Set exercise →
Please rewrite all the records below with every "photographer" replaced by "camera operator", leaving everything else unchanged and the pictures out.

------------------------------------

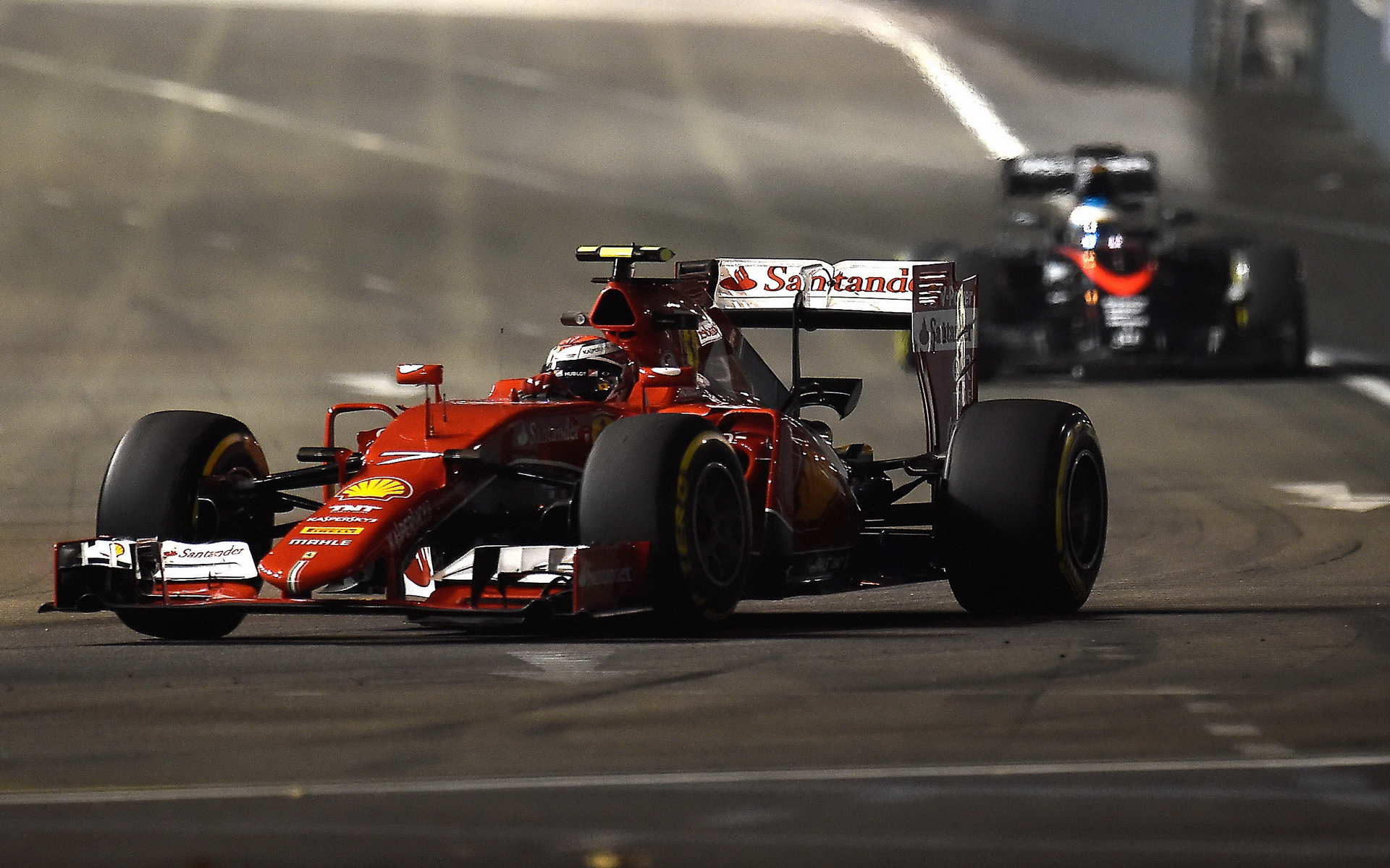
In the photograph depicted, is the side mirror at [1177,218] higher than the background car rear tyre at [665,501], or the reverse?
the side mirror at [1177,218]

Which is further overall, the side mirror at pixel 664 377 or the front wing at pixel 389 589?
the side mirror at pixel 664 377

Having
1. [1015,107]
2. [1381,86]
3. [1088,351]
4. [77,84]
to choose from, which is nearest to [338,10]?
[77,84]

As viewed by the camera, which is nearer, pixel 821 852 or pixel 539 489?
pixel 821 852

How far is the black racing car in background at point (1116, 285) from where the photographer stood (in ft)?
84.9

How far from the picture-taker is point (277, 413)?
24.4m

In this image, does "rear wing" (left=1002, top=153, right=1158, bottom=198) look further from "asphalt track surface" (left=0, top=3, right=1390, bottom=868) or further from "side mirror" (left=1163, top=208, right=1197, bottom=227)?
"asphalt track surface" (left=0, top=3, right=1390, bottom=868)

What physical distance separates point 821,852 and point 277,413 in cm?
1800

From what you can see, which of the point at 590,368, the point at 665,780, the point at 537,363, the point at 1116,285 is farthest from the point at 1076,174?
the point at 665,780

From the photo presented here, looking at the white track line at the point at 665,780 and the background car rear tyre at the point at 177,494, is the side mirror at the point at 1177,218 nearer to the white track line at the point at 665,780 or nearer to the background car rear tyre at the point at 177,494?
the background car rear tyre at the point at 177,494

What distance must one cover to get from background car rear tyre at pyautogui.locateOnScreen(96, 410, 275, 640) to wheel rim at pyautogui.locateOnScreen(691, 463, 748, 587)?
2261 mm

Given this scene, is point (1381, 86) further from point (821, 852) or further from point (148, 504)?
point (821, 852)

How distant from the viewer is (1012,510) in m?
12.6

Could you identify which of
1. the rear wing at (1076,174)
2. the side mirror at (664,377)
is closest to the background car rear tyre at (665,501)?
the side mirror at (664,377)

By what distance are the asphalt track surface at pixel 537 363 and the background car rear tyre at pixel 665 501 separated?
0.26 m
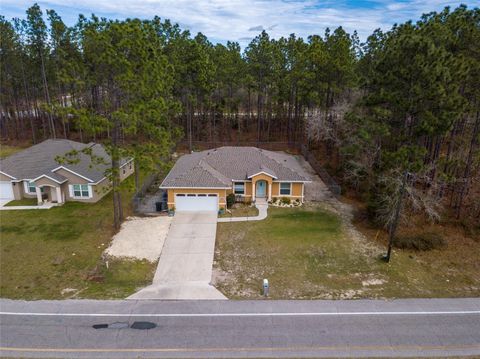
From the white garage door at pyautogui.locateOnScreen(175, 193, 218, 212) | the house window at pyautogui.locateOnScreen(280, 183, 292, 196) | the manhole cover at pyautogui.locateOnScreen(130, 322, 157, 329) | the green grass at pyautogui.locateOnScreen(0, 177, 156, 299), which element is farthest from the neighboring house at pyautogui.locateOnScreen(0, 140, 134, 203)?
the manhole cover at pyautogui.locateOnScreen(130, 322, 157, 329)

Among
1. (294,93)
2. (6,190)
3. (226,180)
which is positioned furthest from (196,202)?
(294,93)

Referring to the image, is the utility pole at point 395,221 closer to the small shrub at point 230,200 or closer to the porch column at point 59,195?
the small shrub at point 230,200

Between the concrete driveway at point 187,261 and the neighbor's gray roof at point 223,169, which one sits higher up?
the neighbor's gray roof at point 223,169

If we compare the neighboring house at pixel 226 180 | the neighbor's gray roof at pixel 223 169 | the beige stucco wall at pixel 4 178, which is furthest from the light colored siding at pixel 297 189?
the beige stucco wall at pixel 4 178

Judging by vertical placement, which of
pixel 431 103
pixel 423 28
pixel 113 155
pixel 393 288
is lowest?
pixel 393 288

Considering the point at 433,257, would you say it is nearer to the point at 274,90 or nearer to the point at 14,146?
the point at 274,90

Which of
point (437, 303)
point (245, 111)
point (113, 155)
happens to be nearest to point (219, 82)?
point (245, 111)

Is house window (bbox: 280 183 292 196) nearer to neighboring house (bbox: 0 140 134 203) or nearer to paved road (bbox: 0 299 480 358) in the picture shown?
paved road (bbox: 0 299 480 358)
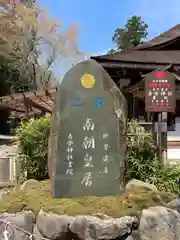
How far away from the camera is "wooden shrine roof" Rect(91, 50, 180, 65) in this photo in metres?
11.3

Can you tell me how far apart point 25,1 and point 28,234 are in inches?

------------------------------------

The reply →
In the photograph depicted, is the side mirror at [1177,218] higher than the background car rear tyre at [665,501], or the reverse?
the side mirror at [1177,218]

Which is further overall, the side mirror at pixel 664 377 or the front wing at pixel 389 589?
the side mirror at pixel 664 377

Having
1. [1015,107]
2. [1381,86]
3. [1088,351]
4. [77,84]
to choose from, which is nearest to [338,10]?
[77,84]

As viewed by the camera, which is nearer, pixel 821 852 or pixel 539 489?
pixel 821 852

How far is the black racing car in background at point (1116, 285) from where the camera operator stood (in ft)?
84.9

How far from the picture-taker is point (277, 413)?
24.4m

In this image, does "rear wing" (left=1002, top=153, right=1158, bottom=198) look further from "asphalt track surface" (left=0, top=3, right=1390, bottom=868) or further from "side mirror" (left=1163, top=208, right=1197, bottom=227)?
"asphalt track surface" (left=0, top=3, right=1390, bottom=868)

What physical distance separates point 821,852 and point 277,413 in cm?
1800

From what you can see, which of the point at 590,368, the point at 665,780, the point at 537,363, the point at 1116,285 is farthest from the point at 1076,174?
the point at 665,780

From the photo presented here, looking at the white track line at the point at 665,780 and the background car rear tyre at the point at 177,494, is the side mirror at the point at 1177,218 nearer to the white track line at the point at 665,780 or nearer to the background car rear tyre at the point at 177,494?
the background car rear tyre at the point at 177,494

What distance must one cover to get from background car rear tyre at pyautogui.locateOnScreen(96, 410, 275, 640) to wheel rim at pyautogui.locateOnScreen(691, 463, 748, 587)?
2261 mm

Given this scene, is point (1381, 86) further from point (821, 852) or further from point (148, 504)?
point (821, 852)

How distant from the viewer is (1012,510) in m?
12.6

Could you identify which of
1. the rear wing at (1076,174)
2. the side mirror at (664,377)
is closest to the background car rear tyre at (665,501)?
the side mirror at (664,377)

By what distance are the asphalt track surface at pixel 537 363 and the background car rear tyre at pixel 665 501 separated?
0.26 m
From the white garage door at pyautogui.locateOnScreen(175, 193, 218, 212) | the house window at pyautogui.locateOnScreen(280, 183, 292, 196) | the manhole cover at pyautogui.locateOnScreen(130, 322, 157, 329) | the green grass at pyautogui.locateOnScreen(0, 177, 156, 299), which element is farthest from the neighboring house at pyautogui.locateOnScreen(0, 140, 134, 203)?
the manhole cover at pyautogui.locateOnScreen(130, 322, 157, 329)

Among
1. (294,93)
2. (6,190)
3. (226,180)
which is positioned furthest from (196,202)?
(294,93)

Referring to the image, is the utility pole at point 395,221 closer to the small shrub at point 230,200 or closer to the porch column at point 59,195?
the small shrub at point 230,200

Between the concrete driveway at point 187,261 and the neighbor's gray roof at point 223,169, which one sits higher up?
the neighbor's gray roof at point 223,169

If we compare the neighboring house at pixel 226 180 | the neighbor's gray roof at pixel 223 169 | the beige stucco wall at pixel 4 178, which is furthest from the light colored siding at pixel 297 189?
the beige stucco wall at pixel 4 178

Judging by vertical placement, which of
pixel 431 103
pixel 423 28
pixel 113 155
pixel 393 288
is lowest?
pixel 393 288

Considering the point at 433,257, would you say it is nearer to the point at 274,90 or nearer to the point at 14,146?
the point at 274,90

Which of
point (437, 303)
point (245, 111)
point (113, 155)
happens to be nearest to point (219, 82)?
point (245, 111)

Is house window (bbox: 280 183 292 196) nearer to neighboring house (bbox: 0 140 134 203) or nearer to paved road (bbox: 0 299 480 358) in the picture shown?
paved road (bbox: 0 299 480 358)
How far away from the camera is "wooden shrine roof" Rect(91, 50, 180, 65) in this photo in metres?
11.3

Can you tell me how far apart point 25,1 and point 28,234 are in inches?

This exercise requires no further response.